The twelve charge nurse managers from a busy NHS hospital in Wales shuffled into the workshop showing every sign of fatigue, stress and demoralization. Nobody made eye contact. The body language spoke of resentment and a wish to be elsewhere: attending to the thousand-and-one demands of a near-impossible job. This is the stark reality of many of our hospitals, beset with overwork, stress and no time to care. How do we even begin the conversation about compassionate caring?
Ninety minutes later, the participants noisily left the room brimming with positive energy, enthusiasm, hope, and many practical ideas for improving the quality of compassionate caring on their wards. The startled Director of Nursing declared that her nurse managers had all had a “personality transplant”. What process led to this transformation?
This event was not unique. The ‘Reawakening Purpose’ workshop has inspired participants in the UK, the USA, Australia and New Zealand. It appears to works with any mixture of health workers who have direct patient contact, including receptionists and office managers, and even a mixture of professionals and patients. Some attendees describe it as life-changing. A movie file is attached, giving an example of the kind of deeply moving stories elicited by the workshop [Additional file 1].
Additional file 1: "Gauri's Story".
2.1 The workshop process
The Reawakening Purpose workshop pairs participants and asks them to interview each other. The question is, “Tell me a story of one day you had an extraordinary connection with a patient”. The pairs swap roles at half-time then the whole group is reconvened in a circle. The facilitator remarks that the emotional process of sharing stories mirrors a daily challenge of clinical practice: how to end one emotionally charged patient encounter and then be fully present to the next patient. It’s suggested that being aware of breathing is a helpful technique and the facilitator leads the group in three synchronized deep breaths. This helps the participants become still and attentive and it role-models the quality of presence desired in patient encounters.
Attendees are then invited to share their story again – this time with the whole circle. A ‘talking object’ is used with a rule that only the person holding the object is permitted to speak. The group sits in silence until the first person picks up the object, tells their story, then places the object in the middle of the circle to wait for the next story-teller. Usually about three-quarters of the participants decide to share their story.
In every workshop we have heard profound and moving stories of compassionate caring. Many of the participants share tears. Two types of story regularly emerge: incidents from early in careers when the young health professionals were more open-hearted; and determined acts of rule-breaking to meet the deeper needs of a suffering patient.

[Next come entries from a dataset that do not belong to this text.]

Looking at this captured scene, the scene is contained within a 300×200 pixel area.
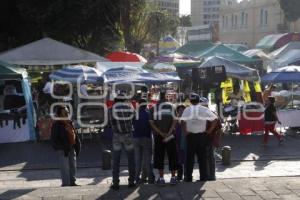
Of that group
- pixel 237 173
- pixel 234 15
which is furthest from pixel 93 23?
pixel 234 15

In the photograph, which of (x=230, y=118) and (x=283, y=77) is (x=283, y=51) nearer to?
(x=283, y=77)

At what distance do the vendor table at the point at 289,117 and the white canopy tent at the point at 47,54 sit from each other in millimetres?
6719

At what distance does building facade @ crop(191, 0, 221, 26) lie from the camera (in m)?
146

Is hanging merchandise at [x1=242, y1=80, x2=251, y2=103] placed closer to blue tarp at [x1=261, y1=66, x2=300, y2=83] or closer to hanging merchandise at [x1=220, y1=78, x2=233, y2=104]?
hanging merchandise at [x1=220, y1=78, x2=233, y2=104]

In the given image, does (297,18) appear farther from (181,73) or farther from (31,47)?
(31,47)

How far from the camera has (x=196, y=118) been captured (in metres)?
9.48

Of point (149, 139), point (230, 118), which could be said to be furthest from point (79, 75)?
point (149, 139)

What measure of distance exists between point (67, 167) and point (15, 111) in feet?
19.6

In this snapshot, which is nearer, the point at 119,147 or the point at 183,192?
the point at 183,192

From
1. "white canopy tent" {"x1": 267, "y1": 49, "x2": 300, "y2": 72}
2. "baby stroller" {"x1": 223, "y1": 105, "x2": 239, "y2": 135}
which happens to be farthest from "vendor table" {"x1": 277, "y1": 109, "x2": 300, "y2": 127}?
"white canopy tent" {"x1": 267, "y1": 49, "x2": 300, "y2": 72}

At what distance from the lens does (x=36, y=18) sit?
2120cm

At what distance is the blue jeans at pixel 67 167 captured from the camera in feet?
31.1

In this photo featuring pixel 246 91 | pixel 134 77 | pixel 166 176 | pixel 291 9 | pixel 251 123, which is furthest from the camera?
pixel 291 9

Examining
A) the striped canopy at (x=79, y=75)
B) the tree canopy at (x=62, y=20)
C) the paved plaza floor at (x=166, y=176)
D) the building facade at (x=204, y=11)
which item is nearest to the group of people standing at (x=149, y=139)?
the paved plaza floor at (x=166, y=176)
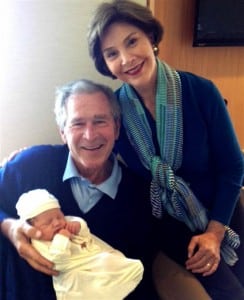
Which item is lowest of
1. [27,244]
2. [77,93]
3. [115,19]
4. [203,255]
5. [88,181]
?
[203,255]

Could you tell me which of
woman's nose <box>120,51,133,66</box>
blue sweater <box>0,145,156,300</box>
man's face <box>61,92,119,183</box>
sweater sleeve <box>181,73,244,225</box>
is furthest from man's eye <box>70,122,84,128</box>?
sweater sleeve <box>181,73,244,225</box>

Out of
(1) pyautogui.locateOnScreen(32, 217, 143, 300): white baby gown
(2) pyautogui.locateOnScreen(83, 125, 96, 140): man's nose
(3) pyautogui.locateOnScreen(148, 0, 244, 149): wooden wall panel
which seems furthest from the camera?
(3) pyautogui.locateOnScreen(148, 0, 244, 149): wooden wall panel

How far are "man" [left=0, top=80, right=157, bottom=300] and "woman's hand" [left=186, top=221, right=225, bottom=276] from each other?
146 millimetres

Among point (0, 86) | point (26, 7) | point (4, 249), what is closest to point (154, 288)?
point (4, 249)

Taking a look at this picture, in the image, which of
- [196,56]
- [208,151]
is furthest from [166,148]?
[196,56]

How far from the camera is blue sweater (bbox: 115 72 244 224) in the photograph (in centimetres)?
137

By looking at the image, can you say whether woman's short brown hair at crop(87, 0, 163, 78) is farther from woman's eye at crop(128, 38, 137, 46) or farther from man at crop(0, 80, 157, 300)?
man at crop(0, 80, 157, 300)

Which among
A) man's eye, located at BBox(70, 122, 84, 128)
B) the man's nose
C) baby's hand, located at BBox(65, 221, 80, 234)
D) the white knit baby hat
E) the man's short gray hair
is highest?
the man's short gray hair

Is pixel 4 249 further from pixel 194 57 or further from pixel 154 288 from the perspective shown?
pixel 194 57

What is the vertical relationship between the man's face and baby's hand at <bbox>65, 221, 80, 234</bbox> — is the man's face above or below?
above

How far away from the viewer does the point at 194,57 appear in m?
2.13

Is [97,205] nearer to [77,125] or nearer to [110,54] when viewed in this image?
[77,125]

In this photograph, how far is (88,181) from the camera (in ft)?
4.32

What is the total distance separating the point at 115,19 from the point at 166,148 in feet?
1.59
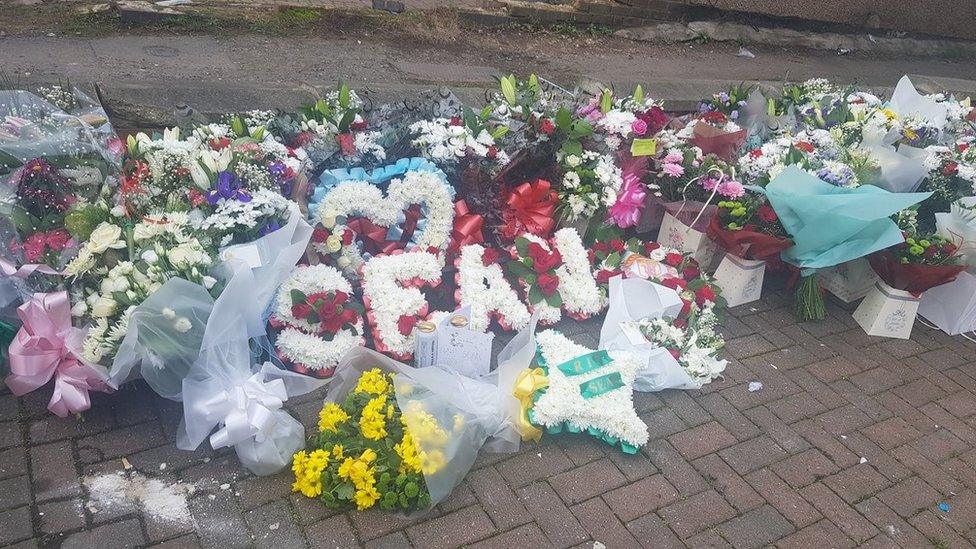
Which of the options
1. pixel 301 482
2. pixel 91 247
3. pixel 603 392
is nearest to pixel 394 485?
pixel 301 482

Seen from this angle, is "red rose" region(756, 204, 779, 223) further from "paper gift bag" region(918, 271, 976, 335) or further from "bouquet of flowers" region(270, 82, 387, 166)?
"bouquet of flowers" region(270, 82, 387, 166)

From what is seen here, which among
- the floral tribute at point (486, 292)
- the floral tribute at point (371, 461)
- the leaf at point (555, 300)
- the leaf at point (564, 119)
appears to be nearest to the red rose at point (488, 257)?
the floral tribute at point (486, 292)

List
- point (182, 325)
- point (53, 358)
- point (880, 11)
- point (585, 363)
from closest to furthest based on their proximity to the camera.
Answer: point (182, 325), point (53, 358), point (585, 363), point (880, 11)

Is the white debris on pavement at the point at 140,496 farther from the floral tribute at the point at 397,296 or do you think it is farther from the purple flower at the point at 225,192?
the purple flower at the point at 225,192

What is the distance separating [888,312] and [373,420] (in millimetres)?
3114

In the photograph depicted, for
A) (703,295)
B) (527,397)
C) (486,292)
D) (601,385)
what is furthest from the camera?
(703,295)

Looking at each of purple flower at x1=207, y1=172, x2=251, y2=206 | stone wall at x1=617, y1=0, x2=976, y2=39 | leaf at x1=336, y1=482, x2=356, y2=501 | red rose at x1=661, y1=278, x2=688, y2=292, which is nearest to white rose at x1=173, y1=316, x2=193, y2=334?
purple flower at x1=207, y1=172, x2=251, y2=206

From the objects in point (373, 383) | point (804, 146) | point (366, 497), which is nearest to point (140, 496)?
point (366, 497)

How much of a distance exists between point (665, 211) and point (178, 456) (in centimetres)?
310

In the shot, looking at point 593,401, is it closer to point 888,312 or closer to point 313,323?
point 313,323

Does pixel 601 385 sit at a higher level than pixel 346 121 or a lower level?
lower

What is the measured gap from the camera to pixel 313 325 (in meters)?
3.37

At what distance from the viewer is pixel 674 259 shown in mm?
4281

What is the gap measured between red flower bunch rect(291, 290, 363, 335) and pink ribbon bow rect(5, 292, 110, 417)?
0.83m
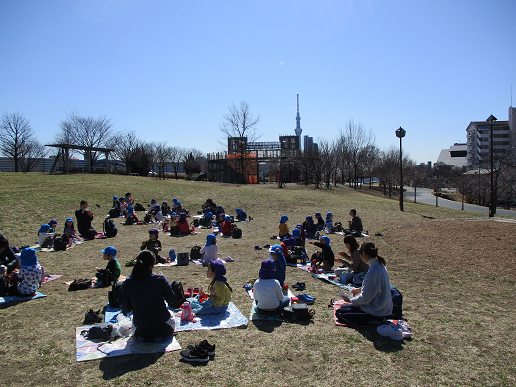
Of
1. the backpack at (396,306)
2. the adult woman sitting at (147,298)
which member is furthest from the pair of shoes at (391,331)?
the adult woman sitting at (147,298)

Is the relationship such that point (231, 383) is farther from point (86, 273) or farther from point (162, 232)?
point (162, 232)

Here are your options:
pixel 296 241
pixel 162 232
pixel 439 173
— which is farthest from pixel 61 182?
pixel 439 173

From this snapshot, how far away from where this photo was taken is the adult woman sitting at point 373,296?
5.50m

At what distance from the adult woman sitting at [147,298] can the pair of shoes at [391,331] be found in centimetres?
333

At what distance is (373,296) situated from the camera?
554 cm

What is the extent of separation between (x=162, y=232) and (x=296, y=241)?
7.68m

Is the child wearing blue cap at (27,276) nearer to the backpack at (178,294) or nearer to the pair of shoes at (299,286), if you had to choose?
the backpack at (178,294)

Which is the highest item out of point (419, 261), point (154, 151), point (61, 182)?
point (154, 151)

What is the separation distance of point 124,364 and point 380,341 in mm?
3764

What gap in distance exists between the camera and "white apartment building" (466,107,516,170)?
3514 inches

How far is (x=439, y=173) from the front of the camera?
3580 inches

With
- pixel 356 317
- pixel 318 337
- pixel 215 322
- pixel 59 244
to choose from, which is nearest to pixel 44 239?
pixel 59 244

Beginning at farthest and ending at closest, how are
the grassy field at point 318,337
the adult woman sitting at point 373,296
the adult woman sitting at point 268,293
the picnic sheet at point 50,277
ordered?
the picnic sheet at point 50,277
the adult woman sitting at point 268,293
the adult woman sitting at point 373,296
the grassy field at point 318,337

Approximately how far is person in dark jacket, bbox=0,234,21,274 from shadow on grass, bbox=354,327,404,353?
7830mm
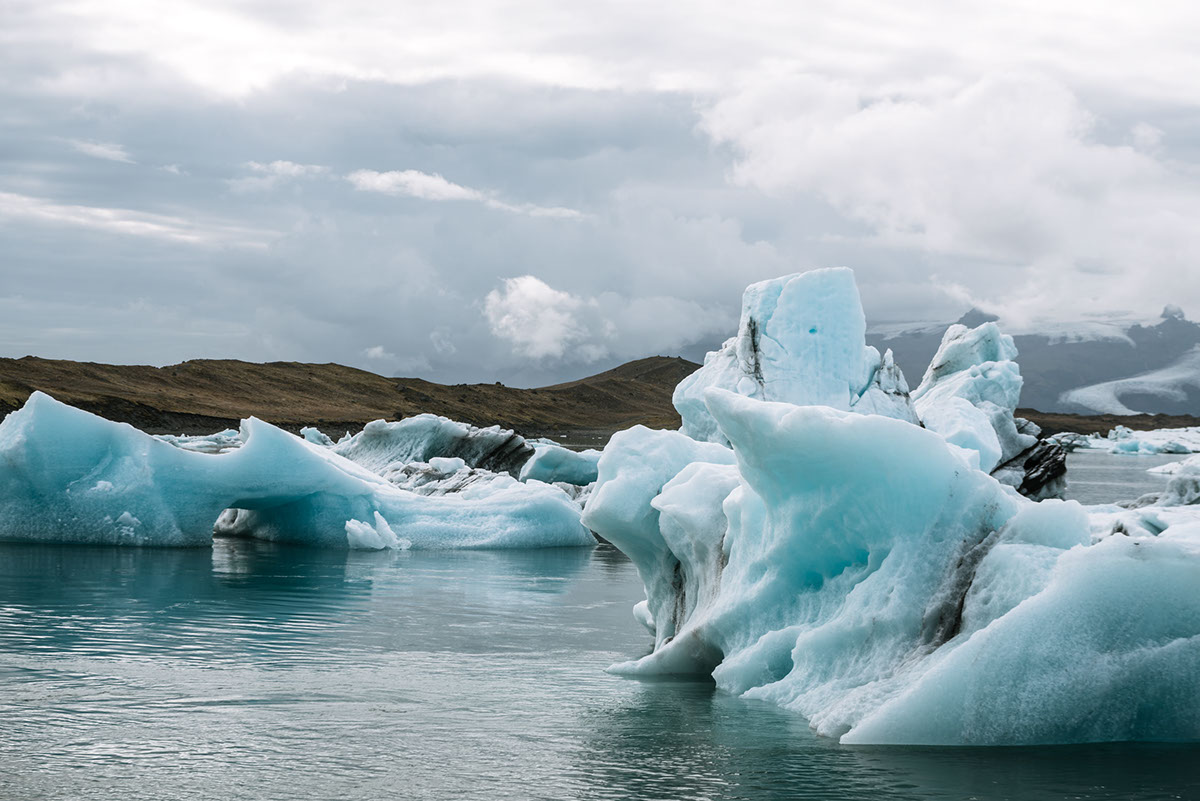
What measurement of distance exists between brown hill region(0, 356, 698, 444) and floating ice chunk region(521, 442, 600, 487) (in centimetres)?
5253

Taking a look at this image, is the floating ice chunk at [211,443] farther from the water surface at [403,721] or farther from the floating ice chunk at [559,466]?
the water surface at [403,721]

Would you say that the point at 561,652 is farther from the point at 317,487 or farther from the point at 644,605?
the point at 317,487

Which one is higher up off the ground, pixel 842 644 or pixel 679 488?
pixel 679 488

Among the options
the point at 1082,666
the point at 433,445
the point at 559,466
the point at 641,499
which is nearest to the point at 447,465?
the point at 559,466

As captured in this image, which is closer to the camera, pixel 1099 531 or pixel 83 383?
pixel 1099 531

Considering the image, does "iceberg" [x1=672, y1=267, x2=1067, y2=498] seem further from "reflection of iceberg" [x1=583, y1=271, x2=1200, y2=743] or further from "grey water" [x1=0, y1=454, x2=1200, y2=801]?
"reflection of iceberg" [x1=583, y1=271, x2=1200, y2=743]

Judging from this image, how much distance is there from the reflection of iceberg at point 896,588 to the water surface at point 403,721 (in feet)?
0.85

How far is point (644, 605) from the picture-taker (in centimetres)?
1344

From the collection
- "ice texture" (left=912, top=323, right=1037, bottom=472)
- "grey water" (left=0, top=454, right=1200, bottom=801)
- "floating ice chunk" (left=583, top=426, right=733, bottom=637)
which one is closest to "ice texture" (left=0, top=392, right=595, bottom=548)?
"grey water" (left=0, top=454, right=1200, bottom=801)

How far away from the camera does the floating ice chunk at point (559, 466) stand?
30422 mm

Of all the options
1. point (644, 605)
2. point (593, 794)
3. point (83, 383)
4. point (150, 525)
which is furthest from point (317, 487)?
point (83, 383)

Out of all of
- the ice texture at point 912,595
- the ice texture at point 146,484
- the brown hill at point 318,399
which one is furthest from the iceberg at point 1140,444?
the ice texture at point 912,595

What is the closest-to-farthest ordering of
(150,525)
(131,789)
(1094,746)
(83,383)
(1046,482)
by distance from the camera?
1. (131,789)
2. (1094,746)
3. (150,525)
4. (1046,482)
5. (83,383)

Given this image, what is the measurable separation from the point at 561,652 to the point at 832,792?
209 inches
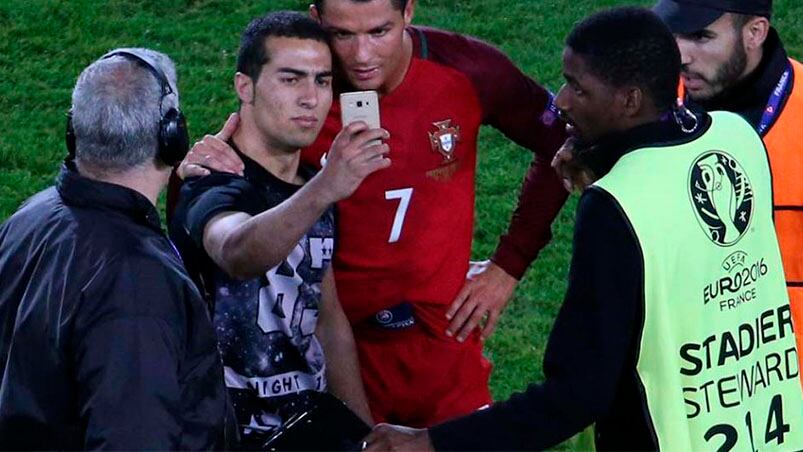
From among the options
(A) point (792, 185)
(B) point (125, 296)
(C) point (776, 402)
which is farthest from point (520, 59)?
(B) point (125, 296)

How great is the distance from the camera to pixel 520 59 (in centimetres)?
1041

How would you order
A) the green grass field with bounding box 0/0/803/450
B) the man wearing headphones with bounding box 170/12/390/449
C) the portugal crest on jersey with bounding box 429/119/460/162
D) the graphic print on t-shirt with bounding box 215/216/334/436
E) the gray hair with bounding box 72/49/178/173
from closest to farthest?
the gray hair with bounding box 72/49/178/173
the man wearing headphones with bounding box 170/12/390/449
the graphic print on t-shirt with bounding box 215/216/334/436
the portugal crest on jersey with bounding box 429/119/460/162
the green grass field with bounding box 0/0/803/450

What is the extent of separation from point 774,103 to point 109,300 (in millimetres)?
2256

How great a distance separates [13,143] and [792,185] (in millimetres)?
5813

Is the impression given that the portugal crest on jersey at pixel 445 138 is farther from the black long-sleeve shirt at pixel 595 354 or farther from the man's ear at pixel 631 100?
the man's ear at pixel 631 100

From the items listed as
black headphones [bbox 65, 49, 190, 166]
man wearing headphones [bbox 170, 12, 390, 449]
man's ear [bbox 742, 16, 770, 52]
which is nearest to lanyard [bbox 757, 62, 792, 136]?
man's ear [bbox 742, 16, 770, 52]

Two nurses told us about a ventilated ICU patient who hadn’t seen daylight for three weeks. Borrowing a portable ventilator and infusion pumps, these two nurses pushed the ventilated patient down the corridors and into the garden to enjoy the sunshine. Another courageous nurse described undoing the chains and shackles of an incarcerated AIDS patient who had been imprisoned for fear of spreading the disease. A doctor described how a hug with a patient changed his practice forever.
The process of sharing stories is spell-binding. When all have finished, the facilitator draws out lessons from the stories:
Noting the way participants demonstrated skills in empathetic listening and examples of the observed body-language, such as mirrored gestures and posture.
Commenting on the experience of having someone listen deeply, without interruption, and how meaningful and healing is that experience.
Recognising the skills and strengths of the participants revealed in their stories – this has a remarkable impact on the way professionals perceive their colleagues.
Highlighting the many examples of compassionate practices that can easily be woven into the busiest day.
Reflecting how powerful it is to re-connect to the personal values and ideals that originally motivated a career in healthcare.
The workshop ends by asking each participant to name one simple compassionate practice they will use in the next day of patient care, or else teach to another. The entire workshop can be completed in 60 to 90 minutes, depending on the number of participants.